There are two types of biodegradable plastics: bioplastics, plastics that are derived from renewable raw materials such as poly-3-hydroxybutyrate (PHB) and polyhydroxyvalerate (PHV) and plastics that contain biodegradable additives. The latter are derived from petrochemicals and contain additives that enhance biodegradation. While most aromatic polyesters are almost totally resistant to microbial attack, aliphatic polyesters are biodegradable because of their potentially hydrolysable ester bonds. Polylactic Acid (C3 H4 02 )n or PLA is a biodegradeable thermoplastic aliphatic polyester derived from renewable resources. PLA is somewhat misleading as is it not a polyacid but rather a polyester derived from renewable sources such as corn, tapioca roots, chips or starches and sugarcane. PLA has the second highest consumption of bioplastics in the world.

Biodegradable Polymers

Biodegradable polymers are a specific type of polymer that result in by-products such as CO2, N2, H2O, biomass and inorganic salts when they break down. These plastics are found both naturally and synthetically and consist largely of ester, amide and ether groups. How they breakdown is determined by their structure and is often synthesized by condensation reactions as well as ring opening polymerization.

Biodegradable Does Not Mean Compostable.  

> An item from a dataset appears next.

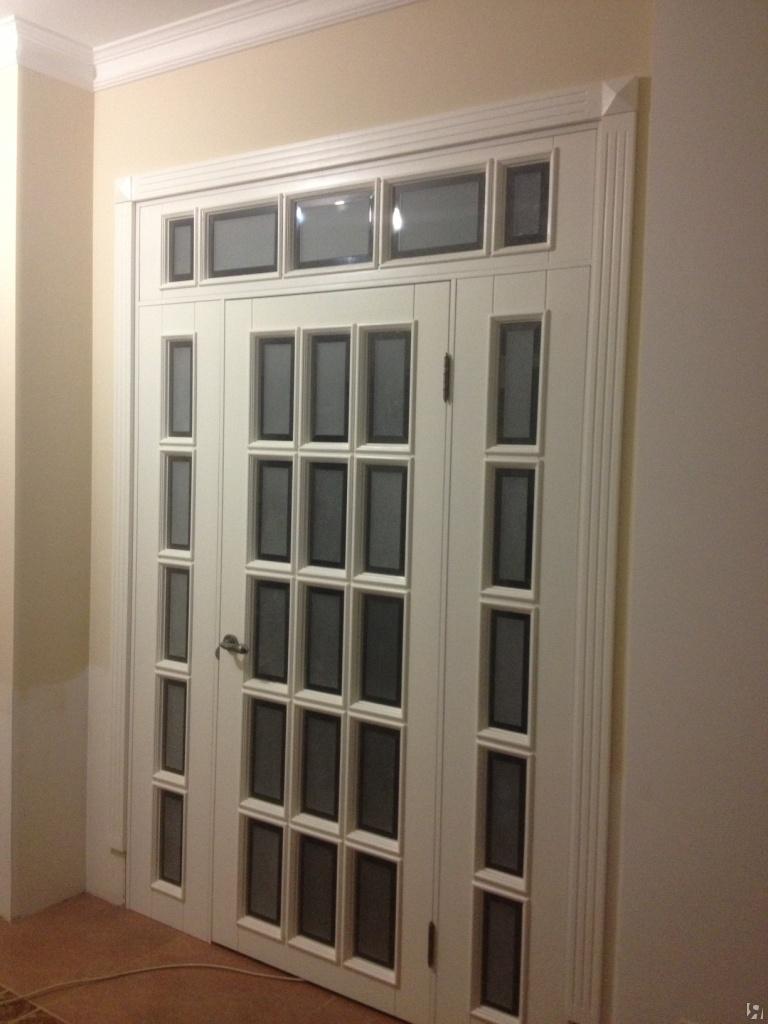 Двери в фальш стене фото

Compostable means that a material can be processed into compost or humus while biodegradable means a substance can be biologically broken down. At present there has been much debate about how efficient manufacturing bioplastics from natural materials really is.

Compostable Plastics

It takes 2.65 kg of corn to make 1 kg of polylactic acid, the most commonly available compostable plastic. 270 million tons of plastic are made every year to replace conventional plastic with corn-derived polylactic acid. This production removes 715.5 million tons of corn from the world food supply just at a time when global warming is reducing farm productivity. Today’s corn crops are used mainly for biofuels with 40% used for ethanol. 35% is used for animal food and only a small percentage is used as a food crop, mostly high-fructose corn syrup. While bacteria eating plastic may not be the ultimate solution for disposing of plastic, it is likely that bacteria does have the ability to consume hydrocarbons.

Biodegradable plastics are manufactured into packaging, bottles, jars, air pillow packaging, tea bags, pencil sharpeners and pens to name a few uses.

Questions?  Comments?  Let me know in the comments section below.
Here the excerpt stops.